QUANYOU's visit is significant in the context of the issues that have emerged since the Vajpayee Government took office. The PLA plays an important role in China's power structure. Its Chief of General Staff is a member of both the state Central Military Commission (CMC) and the parallel Central Military Commission of the Communist Party. Both CMCs are chaired by Jiang Zemin and are the supreme political and executive security bodies in China. As such, Quanyou represents China's security concerns - the concerns of its state apparatus and those of its political system. In some senses, however, Quanyou is less powerful than his predecessors in the past. One important outcome of the 15th Party Congress of the Communist Party of China was that the core seven-member Standing Committee of the Polit Bureau for the first time did not include a PLA representative. This was widely interpreted to mean a declining political and decision-making role for the PLA.

But the PLA delegation's visit needs to be read not just in the light of its hierarchical position in the Chinese state apparatus, but as part of an ongoing process of dialogue. This process of dialogue dates back to 1993, when India and China set up a Joint Working Group (JWG). The JWG was formed following an agreement to bring about peace and tranquillity on the border. The thrust of the JWG was to arrive at a shared understanding of what constitutes the 'interim border' - comprising agreed borders, the Line of Actual Control, and the contentious colonial-period boundaries of northeastern India. This understanding would form the basis of measures to scale down military tension without prejudice to the final territorial claims of either side. Since military tensions represented the core issue the JWG sought to address, it was thought appropriate to let the Army establishments on either side of the border engage in a direct dialogue. A succession of visits by bureaucrats and officials followed.

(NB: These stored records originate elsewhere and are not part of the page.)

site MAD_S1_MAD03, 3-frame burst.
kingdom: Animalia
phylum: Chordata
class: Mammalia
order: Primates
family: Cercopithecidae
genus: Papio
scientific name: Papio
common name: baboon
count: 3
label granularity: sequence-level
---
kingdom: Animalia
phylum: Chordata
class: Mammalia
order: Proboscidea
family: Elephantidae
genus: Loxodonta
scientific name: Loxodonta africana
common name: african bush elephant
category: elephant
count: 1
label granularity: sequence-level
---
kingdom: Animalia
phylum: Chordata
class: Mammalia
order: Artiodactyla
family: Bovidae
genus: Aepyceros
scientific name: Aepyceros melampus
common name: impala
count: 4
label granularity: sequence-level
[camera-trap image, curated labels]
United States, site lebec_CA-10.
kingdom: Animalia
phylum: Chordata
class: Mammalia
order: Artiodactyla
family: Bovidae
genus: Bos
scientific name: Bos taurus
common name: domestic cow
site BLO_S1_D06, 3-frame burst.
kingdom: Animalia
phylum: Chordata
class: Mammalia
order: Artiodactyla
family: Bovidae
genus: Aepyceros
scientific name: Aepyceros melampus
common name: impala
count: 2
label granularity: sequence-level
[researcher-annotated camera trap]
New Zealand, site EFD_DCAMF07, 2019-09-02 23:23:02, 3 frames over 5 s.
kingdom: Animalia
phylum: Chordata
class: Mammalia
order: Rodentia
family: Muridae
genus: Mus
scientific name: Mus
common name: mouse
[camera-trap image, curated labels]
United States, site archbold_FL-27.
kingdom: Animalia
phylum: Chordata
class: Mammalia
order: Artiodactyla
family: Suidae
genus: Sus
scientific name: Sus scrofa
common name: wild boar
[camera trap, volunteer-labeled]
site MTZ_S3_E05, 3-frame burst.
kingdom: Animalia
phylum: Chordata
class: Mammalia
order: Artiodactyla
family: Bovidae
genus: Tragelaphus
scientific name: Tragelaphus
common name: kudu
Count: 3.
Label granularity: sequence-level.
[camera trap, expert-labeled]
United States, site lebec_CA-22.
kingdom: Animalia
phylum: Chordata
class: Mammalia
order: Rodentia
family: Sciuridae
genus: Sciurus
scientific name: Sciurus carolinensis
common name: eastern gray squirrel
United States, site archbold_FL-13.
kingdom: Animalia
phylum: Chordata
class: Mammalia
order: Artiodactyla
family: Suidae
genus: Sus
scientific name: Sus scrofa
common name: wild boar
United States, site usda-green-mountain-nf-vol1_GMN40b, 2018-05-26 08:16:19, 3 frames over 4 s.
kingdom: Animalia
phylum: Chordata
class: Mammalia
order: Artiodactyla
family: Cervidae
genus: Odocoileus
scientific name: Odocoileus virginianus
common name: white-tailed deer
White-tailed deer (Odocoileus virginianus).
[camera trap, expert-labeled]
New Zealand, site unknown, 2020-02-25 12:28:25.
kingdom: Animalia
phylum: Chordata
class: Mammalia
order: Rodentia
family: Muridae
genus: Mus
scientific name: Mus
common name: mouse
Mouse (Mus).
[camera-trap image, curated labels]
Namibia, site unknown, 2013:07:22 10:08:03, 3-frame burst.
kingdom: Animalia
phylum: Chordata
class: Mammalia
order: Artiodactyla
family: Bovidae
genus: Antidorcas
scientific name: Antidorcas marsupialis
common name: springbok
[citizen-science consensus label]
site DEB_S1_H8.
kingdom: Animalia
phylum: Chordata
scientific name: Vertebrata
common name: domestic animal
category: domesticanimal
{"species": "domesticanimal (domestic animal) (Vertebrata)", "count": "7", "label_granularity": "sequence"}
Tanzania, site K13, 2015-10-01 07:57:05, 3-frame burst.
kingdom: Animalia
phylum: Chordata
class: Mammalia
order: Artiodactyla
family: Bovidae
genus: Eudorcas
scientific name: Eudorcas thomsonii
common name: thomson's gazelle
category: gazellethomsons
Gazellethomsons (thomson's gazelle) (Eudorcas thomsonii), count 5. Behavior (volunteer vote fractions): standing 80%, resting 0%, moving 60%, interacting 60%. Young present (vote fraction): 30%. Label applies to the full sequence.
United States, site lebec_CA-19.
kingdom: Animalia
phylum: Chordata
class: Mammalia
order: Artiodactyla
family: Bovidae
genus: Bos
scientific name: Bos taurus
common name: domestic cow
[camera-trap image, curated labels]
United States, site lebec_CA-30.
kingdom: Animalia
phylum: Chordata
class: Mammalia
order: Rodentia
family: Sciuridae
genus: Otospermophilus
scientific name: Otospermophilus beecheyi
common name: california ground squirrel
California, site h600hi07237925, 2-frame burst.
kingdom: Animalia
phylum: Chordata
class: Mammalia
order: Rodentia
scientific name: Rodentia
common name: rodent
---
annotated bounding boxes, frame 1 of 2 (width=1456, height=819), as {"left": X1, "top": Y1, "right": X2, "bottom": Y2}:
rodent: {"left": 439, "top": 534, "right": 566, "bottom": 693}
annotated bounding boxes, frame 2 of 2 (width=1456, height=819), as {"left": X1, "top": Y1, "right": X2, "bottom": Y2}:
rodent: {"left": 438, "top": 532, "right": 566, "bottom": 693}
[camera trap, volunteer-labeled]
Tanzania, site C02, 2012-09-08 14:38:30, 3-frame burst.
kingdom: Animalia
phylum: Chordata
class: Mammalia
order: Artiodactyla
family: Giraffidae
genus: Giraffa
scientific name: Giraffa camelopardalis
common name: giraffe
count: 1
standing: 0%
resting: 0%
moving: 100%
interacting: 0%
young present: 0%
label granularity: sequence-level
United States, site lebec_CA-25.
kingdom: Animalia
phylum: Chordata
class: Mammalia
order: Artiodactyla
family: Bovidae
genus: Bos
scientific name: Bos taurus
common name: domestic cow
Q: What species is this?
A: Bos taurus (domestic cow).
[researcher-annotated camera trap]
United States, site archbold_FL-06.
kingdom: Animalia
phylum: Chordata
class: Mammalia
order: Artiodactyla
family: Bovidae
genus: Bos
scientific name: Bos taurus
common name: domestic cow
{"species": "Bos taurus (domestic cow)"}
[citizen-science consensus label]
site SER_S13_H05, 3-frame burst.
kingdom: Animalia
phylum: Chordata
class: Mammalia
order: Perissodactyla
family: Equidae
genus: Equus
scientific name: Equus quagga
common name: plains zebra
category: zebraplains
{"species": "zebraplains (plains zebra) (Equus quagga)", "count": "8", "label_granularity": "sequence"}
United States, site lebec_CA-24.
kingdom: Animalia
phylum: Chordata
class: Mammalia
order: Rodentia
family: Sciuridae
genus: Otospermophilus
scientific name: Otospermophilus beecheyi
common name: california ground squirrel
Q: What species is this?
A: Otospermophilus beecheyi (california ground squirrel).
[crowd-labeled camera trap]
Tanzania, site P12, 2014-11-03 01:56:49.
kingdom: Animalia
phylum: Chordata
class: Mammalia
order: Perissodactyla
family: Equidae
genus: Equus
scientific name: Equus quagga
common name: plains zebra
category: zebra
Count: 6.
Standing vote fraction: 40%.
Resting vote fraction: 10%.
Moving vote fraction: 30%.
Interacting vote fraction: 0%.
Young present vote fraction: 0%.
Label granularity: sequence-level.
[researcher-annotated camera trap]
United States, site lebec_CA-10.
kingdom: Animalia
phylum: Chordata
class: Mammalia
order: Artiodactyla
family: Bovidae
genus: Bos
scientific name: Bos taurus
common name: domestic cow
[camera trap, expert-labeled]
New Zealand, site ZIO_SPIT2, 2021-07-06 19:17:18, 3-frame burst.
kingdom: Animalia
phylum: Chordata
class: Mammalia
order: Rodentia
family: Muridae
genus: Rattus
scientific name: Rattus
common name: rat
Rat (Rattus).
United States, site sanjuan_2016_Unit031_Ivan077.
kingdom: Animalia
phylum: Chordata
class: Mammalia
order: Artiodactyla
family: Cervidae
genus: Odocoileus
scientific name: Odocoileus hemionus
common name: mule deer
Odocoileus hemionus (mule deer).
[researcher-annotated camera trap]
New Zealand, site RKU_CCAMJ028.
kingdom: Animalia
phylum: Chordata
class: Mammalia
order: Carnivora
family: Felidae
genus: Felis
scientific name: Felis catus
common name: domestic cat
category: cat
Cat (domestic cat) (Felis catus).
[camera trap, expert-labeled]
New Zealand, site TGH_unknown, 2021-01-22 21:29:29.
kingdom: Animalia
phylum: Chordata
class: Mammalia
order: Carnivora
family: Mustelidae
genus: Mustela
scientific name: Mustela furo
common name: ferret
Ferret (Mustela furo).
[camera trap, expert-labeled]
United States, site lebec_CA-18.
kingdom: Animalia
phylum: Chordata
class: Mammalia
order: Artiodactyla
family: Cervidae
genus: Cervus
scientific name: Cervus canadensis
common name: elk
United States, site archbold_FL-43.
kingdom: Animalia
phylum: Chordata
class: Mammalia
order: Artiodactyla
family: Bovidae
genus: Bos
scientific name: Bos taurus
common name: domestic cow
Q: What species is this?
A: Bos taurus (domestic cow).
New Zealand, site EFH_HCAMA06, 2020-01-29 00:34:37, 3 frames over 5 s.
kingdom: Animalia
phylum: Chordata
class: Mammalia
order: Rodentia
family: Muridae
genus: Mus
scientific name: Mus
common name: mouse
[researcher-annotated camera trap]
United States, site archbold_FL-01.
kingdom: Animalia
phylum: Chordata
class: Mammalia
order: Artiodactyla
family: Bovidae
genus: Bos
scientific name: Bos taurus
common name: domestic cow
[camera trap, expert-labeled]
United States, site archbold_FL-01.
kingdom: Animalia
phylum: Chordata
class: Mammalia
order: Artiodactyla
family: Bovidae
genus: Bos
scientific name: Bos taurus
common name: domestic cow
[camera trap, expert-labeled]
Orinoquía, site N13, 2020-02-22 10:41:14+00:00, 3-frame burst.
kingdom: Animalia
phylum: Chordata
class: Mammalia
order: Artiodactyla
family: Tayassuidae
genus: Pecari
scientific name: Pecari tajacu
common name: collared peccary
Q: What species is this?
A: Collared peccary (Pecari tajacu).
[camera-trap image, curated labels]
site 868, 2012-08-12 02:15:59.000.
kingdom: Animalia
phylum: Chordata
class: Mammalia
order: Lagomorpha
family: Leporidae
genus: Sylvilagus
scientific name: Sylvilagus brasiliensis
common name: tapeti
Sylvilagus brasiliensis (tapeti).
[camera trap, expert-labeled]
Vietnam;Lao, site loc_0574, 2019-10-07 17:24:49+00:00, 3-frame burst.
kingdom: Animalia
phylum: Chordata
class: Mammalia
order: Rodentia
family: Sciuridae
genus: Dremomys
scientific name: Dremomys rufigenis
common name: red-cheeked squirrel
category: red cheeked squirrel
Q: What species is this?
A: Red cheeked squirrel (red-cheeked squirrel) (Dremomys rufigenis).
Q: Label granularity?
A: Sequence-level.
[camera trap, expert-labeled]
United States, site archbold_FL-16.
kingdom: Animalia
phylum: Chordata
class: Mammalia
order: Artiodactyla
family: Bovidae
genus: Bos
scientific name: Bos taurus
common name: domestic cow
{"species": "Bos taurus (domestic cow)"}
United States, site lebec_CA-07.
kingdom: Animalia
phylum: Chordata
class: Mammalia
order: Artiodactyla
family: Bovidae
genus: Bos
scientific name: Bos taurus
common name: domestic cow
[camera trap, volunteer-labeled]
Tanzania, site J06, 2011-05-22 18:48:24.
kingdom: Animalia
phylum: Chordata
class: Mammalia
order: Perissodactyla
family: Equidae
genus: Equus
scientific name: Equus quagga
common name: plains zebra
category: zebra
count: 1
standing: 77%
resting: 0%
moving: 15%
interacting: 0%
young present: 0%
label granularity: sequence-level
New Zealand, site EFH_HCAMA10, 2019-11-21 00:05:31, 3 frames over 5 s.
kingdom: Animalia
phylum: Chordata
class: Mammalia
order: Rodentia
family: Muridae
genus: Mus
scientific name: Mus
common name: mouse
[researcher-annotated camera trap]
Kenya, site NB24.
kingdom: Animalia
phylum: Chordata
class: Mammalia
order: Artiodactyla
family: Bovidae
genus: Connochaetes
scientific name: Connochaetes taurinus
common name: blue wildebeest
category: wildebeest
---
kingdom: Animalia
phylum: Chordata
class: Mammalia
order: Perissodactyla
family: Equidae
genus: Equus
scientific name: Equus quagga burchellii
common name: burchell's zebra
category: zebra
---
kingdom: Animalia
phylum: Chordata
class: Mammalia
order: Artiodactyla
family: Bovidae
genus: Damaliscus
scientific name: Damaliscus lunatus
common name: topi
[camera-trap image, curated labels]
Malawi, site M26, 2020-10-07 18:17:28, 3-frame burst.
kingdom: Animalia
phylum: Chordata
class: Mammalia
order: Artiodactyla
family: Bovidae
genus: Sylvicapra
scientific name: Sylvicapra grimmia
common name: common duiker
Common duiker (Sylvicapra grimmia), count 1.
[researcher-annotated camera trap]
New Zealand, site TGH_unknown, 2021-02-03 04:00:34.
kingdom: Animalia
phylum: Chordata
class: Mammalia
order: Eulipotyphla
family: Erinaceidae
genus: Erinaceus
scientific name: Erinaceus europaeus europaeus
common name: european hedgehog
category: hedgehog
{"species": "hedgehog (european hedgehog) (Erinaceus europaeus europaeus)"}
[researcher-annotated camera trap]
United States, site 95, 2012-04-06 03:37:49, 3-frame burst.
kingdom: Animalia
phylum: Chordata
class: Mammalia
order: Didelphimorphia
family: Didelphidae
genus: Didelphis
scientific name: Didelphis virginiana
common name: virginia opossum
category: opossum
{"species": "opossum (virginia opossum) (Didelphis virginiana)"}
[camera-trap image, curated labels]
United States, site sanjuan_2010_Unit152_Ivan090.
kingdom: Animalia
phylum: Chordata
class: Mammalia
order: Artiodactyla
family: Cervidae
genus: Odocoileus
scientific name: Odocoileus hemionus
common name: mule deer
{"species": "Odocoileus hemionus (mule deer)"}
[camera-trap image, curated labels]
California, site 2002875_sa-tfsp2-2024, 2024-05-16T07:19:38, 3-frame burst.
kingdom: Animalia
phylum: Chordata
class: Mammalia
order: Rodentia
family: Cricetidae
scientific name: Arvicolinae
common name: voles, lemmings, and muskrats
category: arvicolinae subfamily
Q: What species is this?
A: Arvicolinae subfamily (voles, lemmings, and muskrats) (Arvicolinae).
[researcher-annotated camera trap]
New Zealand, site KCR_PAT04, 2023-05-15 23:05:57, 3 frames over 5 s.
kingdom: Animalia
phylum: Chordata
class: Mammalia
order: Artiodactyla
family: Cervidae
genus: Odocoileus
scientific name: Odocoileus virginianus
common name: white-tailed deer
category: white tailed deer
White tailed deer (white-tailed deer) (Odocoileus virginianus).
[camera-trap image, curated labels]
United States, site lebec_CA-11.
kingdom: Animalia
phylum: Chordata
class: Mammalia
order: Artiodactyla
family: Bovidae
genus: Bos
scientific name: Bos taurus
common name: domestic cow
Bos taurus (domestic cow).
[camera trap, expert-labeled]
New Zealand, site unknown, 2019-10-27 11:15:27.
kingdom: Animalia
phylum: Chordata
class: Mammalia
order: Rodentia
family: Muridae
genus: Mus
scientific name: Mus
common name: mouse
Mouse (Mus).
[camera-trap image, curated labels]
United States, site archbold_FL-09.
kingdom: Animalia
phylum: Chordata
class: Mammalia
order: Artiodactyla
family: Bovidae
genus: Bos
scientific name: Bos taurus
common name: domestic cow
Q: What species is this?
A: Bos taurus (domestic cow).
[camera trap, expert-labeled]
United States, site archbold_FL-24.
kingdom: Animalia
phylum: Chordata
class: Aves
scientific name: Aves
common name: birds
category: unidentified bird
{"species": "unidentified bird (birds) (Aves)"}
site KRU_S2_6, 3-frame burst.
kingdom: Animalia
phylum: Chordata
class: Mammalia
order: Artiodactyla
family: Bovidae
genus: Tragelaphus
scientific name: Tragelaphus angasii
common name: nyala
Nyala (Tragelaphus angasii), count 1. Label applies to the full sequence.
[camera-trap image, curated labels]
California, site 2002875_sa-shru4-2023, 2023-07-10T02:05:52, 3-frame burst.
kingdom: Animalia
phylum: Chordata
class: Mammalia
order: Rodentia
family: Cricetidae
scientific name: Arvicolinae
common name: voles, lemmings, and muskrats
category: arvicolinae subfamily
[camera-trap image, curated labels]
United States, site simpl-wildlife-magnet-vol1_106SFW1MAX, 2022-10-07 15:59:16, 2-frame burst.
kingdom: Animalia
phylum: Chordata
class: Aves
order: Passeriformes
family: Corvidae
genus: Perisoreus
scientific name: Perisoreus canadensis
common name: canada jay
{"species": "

Jiang Zemin's visit to India in November 1996 saw the process gathering momentum. The Confidence Building Measures agreed on included the specification of categories of weapons that were to be removed or deployed in reduced strength along the Line of Actual Control. These weapons included tanks, armoured combat vehicles, surface-to-surface and anti-aircraft missiles, heavy artillery and mortar. Both India and China had agreed that no military exercises involving more than 15,000 personnel, the approximate strength of one Army division, would be allowed along the border. Flight of combat aircraft within 10 km of the border was also disallowed. Since then, Army officials say, 'eyeball-to-eyeball' confrontations along the border have eased. The incursions Fernandes had referred to, sources told Frontline, were the outcome not of hostile intent, but of troops straying across less-than-evident boundaries, and had been resolved by the simple expedient of pointing lost soldiers in the right directions.

Given the complex character of border claims by both sides and their political concerns, it would be unreasonable to expect any dramatic progress in a final demarcation of the border in the near future. The fact that no major military confrontation, or even sabre-rattling, has taken place since 1993 is in itself evidence that the quiet process of dialogue has had results. While most observers believe that China is in less of a hurry to arrive at a final settlement of the border than India, this reluctance can be traced to its reluctance to give up an instrument of leverage in a context in which India remains a potential platform for U.S.-backed initiatives encouraging Tibetan secessionism. Clearly, a diplomatic process focussed on achievable objectives, and conducted with sensitivity to the issues at stake, must continue. Aggressive polemical postures could only undo the hard-won gains of a five-year process.